_Job_.
Copy the text of each of the following rows verbatim, omitting the pictures.

_Data extract_.
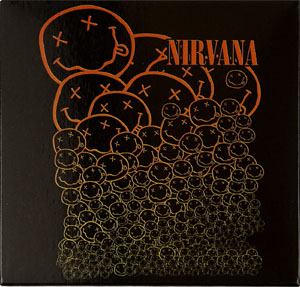Nirvana- Cascading Smiley magnet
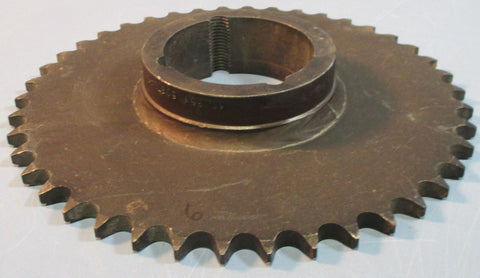 Dodge 50BTL42 2012 Taper Lock Sprocket for #50 Chain with 42 Teeth New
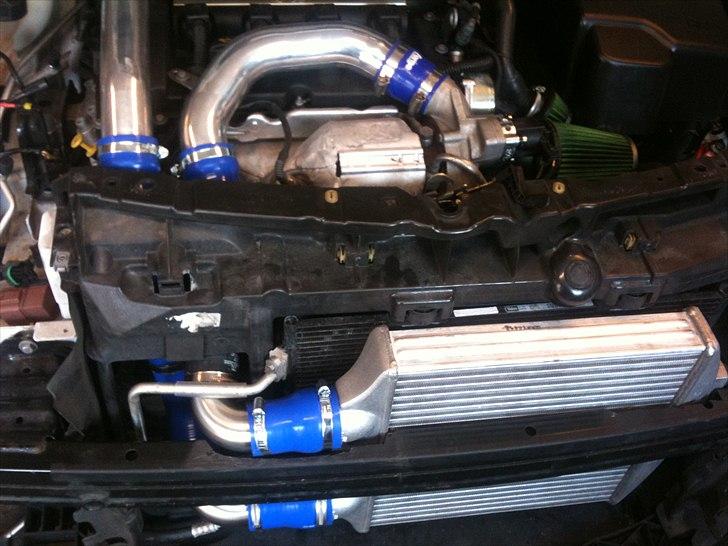 Intercooler fra seat ibiza cupra 1,8t billede 6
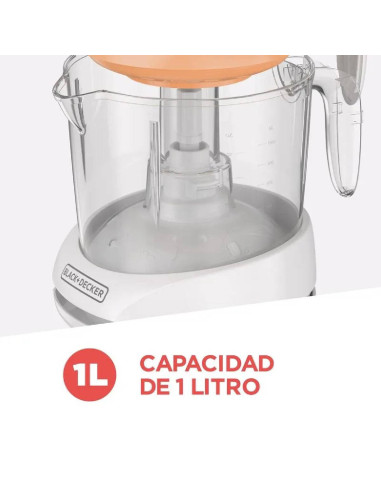 Exprimidor Black + Decker 1 Litro Blanco CJ625-LA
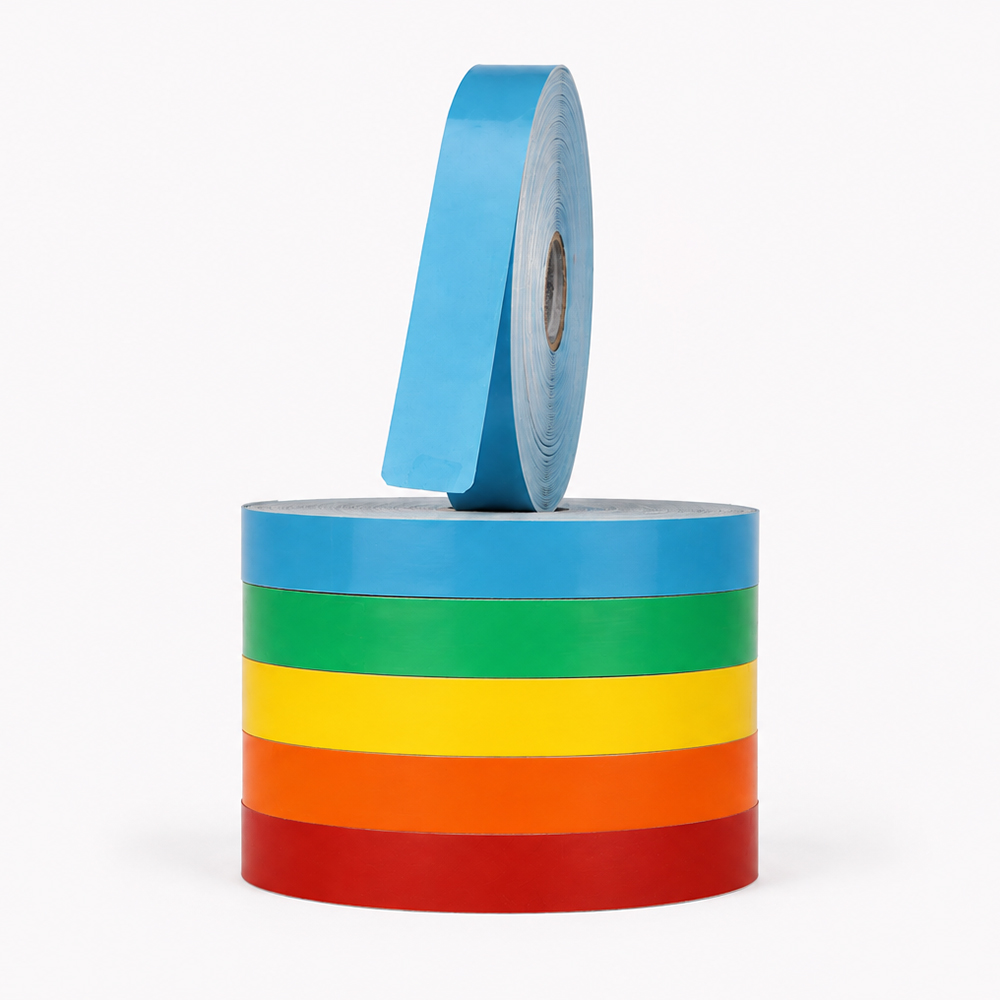 Rolos de pulseira nas cores do Protocolo de Manchester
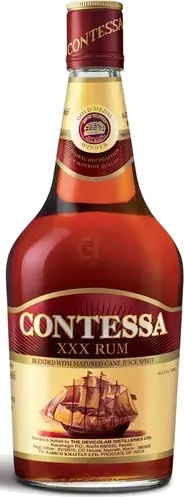 Rhum CONTESSA GRAN ANEJO  - 75 cl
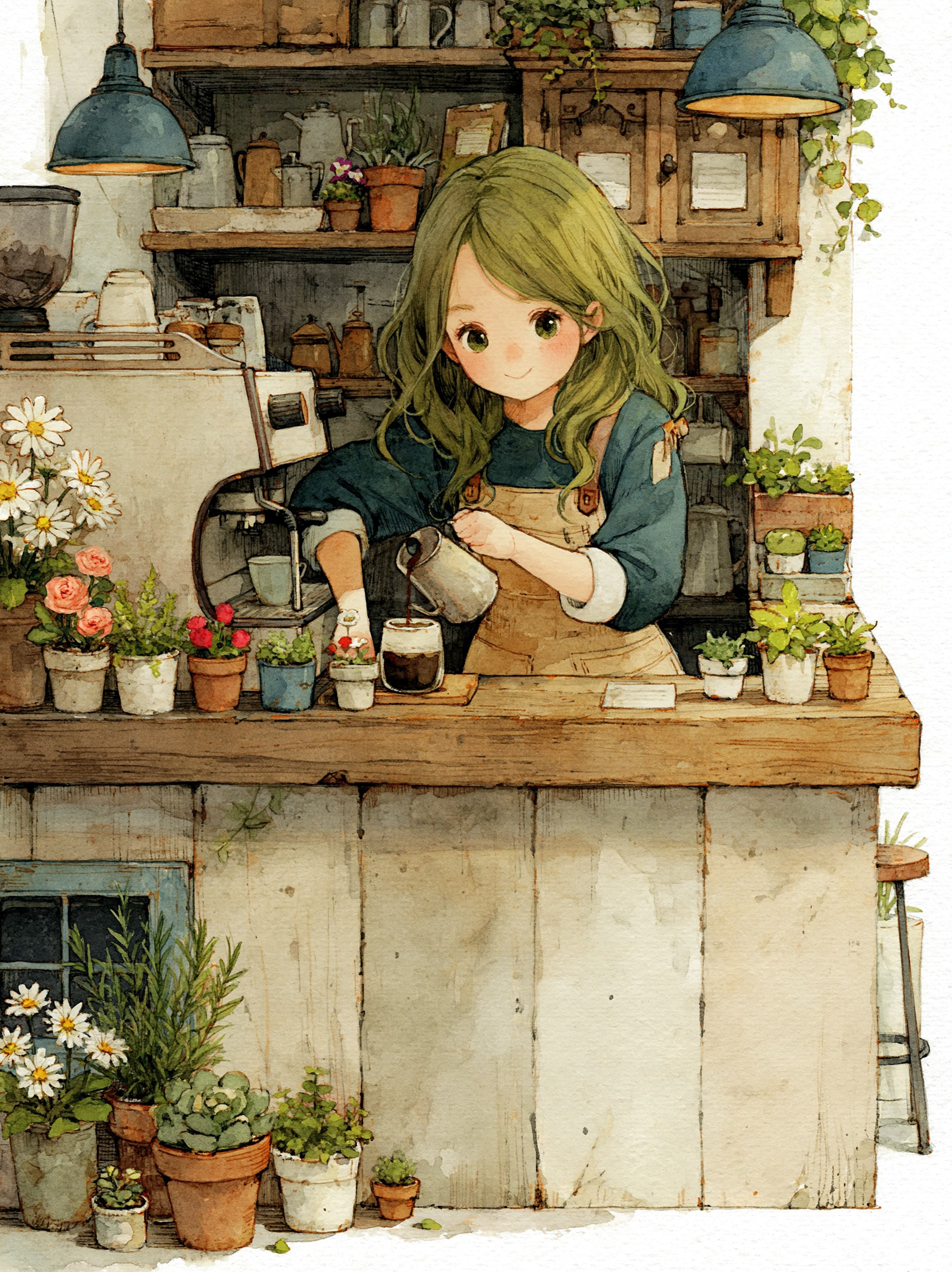 今日の一杯 | の人気AIイラスト・グラビア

_Expected output_.
Nirvana- Cascading Smiley magnet
 Dodge 50BTL42 2012 Taper Lock Sprocket for #50 Chain with 42 Teeth New
 Intercooler fra seat ibiza cupra 1,8t billede 6
 Exprimidor Black + Decker 1 Litro Blanco CJ625-LA
 Rolos de pulseira nas cores do Protocolo de Manchester
 Rhum CONTESSA GRAN ANEJO  - 75 cl
 今日の一杯 | の人気AIイラスト・グラビア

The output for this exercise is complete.